Work instructions:
a. Reproduce the blog entry about evenings at The Swan between "Wednesday, October 19, 2005" and "much competition really.", inclusive, swapping "coffee shop" for "café".
b. Answer these questions using the blog entry about evenings at The Swan:
(i) What is the name of the coffee shop in Wimbledon village that offers free wireless access?
(ii) Which tube lines did the writer travel on during the day?
(iii) At what time does the wine appreciation evening start?
c. Go on with the blog entry about evenings at The Swan, starting after its final line.
--- start of Passage given ---
Wednesday, October 19, 2005

Another night down The Swan then ?

I have a choice of sorts, either hang out in my room at the B&B and watch various BBC programs, usually involving extreme amounts of weather programming and such scintilating subjects as David "did he or didn't snort nose-candy and should we care" Cameron or ...

... go down the swan where there's wireless internet connectivity, get my email, continue to apply for jobs and have a chat with the bar staff or anyone else who happens to show any interest in talking about the weather, or David "did he or didn't he smoke a giggle stick" Cameron.

Of course, there's always "Natural" a coffee shop up in Wimbledon village with free wireless access, but somehow the thought of sitting having coffee at 6pm isn't as appealing as a nice pint of steamed larks vomit bitter.

Not much competition really.

Now, before you assume I'm a desperately lonely poor chap lost in London, let me be the first to say that I'm a moderately lonely slightly whimsical bloke found in London who does at least have an invite to a party on Saturday, so it's not all sad. I may wangle myself another dinner at friends during the week too if I drop some subtle hints such as "Cooking dinner anytime this week and can I come around sporting a cheap bottle of plonk ?"

After a day wobbling and lurching my way around several tube lines, District, Central, Victoria & Northern in search of a better wireless networking card and of course an all important meeting with a job recruitment agency (which went exceptionally well), I'm knackered.

Where does the time go in this city ?
It just vanishes. I can't put my finger on it. Certainly London moves fast, people don't amble around here, they power walk. Everyone walks fast, if you don't, you get bumped and piss people off. But here I sit in the pub and it is just so wonderfully relaxed.

Wonderful news too, Lisa the proprieter who has just introduced herself formally to me, is having a wine appreciation evening tonight starting at 7pm - it's free !
There's also free food. Hooraaah !

(I feel the word Hooraaah is possibly one which may still be in use in this neck of the woods, but probably only behind closed doors and possibly involving horse whips & leather boots.)

Life for a lonely sad saffa/engelsman like myself doesn't get much better than this. I fear I shall strike up many a wondering conversation tonight after quaffing wine, I'll have to attempt to remove the "boring fart talking about trying to find a job" hat and instead don my "desperate lunatic rambling wierdo trying too hard 10-sheets-to-the-wind" Stetson on.

Failing that, I'll retire to a corner wearing my red "tongue-sticking-out-corner-off-mouth-village-idiot" cap and mumble incoherently to myself about following in Brysons footsteps, except with half the writing talent, a lot less money and absolutely not one single ounce of notoriety.

Ahh well, I can dream. (about the notoriety, not the red cap ...)

Monday, October 17, 2005

Wells Bombardier

Rather fruity, with a hint of stale tea and more than a twinge of "ode to my smelly socks"
--- end of Passage given ---
--- start of Supplied information ---
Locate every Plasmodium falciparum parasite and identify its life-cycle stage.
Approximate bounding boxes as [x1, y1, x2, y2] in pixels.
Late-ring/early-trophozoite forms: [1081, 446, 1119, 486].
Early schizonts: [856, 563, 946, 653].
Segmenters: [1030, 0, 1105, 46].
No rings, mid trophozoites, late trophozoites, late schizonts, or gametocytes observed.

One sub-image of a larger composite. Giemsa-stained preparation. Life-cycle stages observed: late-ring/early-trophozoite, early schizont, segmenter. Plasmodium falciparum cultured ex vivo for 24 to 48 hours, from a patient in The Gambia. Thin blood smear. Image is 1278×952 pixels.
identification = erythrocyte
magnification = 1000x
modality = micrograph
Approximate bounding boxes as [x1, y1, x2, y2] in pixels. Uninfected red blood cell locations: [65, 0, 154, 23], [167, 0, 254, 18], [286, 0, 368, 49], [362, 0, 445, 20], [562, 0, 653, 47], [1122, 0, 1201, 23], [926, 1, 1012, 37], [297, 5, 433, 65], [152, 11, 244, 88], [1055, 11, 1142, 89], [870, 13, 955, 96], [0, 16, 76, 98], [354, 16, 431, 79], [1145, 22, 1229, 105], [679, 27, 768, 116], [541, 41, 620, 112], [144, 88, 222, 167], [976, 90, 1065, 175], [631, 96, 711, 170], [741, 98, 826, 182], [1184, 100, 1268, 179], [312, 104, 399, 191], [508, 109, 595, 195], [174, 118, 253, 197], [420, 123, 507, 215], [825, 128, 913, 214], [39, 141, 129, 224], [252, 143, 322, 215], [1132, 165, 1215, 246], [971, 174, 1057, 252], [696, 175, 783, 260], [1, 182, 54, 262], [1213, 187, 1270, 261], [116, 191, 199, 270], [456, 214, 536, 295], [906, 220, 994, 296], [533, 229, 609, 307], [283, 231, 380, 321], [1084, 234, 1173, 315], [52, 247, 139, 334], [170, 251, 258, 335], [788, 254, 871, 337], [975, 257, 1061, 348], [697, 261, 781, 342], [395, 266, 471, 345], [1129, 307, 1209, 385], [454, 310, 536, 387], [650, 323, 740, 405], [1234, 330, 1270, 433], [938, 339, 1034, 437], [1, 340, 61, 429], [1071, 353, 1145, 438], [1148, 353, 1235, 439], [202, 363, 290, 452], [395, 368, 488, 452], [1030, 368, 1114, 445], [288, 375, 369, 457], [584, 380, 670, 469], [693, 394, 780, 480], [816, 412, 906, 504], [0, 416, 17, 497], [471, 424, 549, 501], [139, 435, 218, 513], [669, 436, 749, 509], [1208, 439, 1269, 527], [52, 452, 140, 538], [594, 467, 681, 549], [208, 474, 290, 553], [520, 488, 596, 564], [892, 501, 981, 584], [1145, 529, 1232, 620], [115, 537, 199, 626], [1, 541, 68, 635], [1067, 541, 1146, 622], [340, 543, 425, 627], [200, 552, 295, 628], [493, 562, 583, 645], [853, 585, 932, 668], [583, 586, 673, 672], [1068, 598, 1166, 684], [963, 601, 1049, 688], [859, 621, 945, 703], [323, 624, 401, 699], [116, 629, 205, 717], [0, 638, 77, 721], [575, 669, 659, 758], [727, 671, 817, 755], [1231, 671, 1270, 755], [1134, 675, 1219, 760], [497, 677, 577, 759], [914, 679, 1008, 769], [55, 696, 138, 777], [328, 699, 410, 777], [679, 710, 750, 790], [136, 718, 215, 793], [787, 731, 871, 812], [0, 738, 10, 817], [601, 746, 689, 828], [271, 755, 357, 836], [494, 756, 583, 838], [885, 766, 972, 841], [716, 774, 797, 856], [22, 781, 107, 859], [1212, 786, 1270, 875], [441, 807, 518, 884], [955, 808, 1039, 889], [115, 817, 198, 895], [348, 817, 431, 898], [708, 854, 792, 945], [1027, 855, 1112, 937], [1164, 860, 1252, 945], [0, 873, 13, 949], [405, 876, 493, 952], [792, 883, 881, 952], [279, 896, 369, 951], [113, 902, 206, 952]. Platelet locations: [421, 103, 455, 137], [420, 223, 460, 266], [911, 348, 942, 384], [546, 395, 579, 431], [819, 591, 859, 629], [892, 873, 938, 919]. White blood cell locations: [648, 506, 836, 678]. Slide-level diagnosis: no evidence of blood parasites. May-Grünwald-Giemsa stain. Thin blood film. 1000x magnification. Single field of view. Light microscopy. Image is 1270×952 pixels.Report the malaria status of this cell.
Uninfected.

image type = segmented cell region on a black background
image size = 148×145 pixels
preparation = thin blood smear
--- end of Supplied information ---
The replies:
a.
Wednesday, October 19, 2005

Another night down The Swan then ?

I have a choice of sorts, either hang out in my room at the B&B and watch various BBC programs, usually involving extreme amounts of weather programming and such scintilating subjects as David "did he or didn't snort nose-candy and should we care" Cameron or ...

... go down the swan where there's wireless internet connectivity, get my email, continue to apply for jobs and have a chat with the bar staff or anyone else who happens to show any interest in talking about the weather, or David "did he or didn't he smoke a giggle stick" Cameron.

Of course, there's always "Natural" a café up in Wimbledon village with free wireless access, but somehow the thought of sitting having coffee at 6pm isn't as appealing as a nice pint of steamed larks vomit bitter.

Not much competition really.

b.
(i) "Natural"
(ii) District, Central, Victoria and Northern
(iii) 7pm

c.
At £2.43 a pint it's certainly a tall order for those not acquainted with the British passtime of drinking flat luke warm brown water masquerading as beer.

To say that it is an acquired taste could be likened to saying that toenail clippings washed down with runny warwickshire cow pats is an acquired taste. However, millions of British people would attempt to acquire the taste regardless of its content, all the time vehemently defending their great beer heritage.

At this point, Germans would suddenly aquire something of their own, a short lived sense of humour as they belly laugh their way around the concept that Britain considers itself a country which brews good beer.

I must admit that half way through this pint I'm rather enjoying it. This can only be explained away by the fact that I would probably try runny cow pat and toenail clippings
(although possibly not warwickshire cow pats) if they served it lukewarm at £2.43 a pint.

Order another one ?
You must be joking mate !

I'll have a pint of reheated diced lancashire sheep poo with a hint of belly button fluff and salted cotswold gravel please.

Friday, October 14, 2005

Up and Out in London (but not Paris)

I had grand ambitions of getting my London Blog up and running on arrival, even going to the lengths of registering a .info domain and downloading some blog software to load onto it, but alas, the hours have flowed too fast.

I arrived on a oddly warm day for October at Heathrow and plunged head first into London. I have hardly had time to stop to think, let alone time for the luxury of writing a Blog, so this first London personal Blog entry is more of a primer for myself once I get settled.

This and several emails, forum messages and private forum messages will probably go into a "week one in London", however, it's more likely it'll be "month one"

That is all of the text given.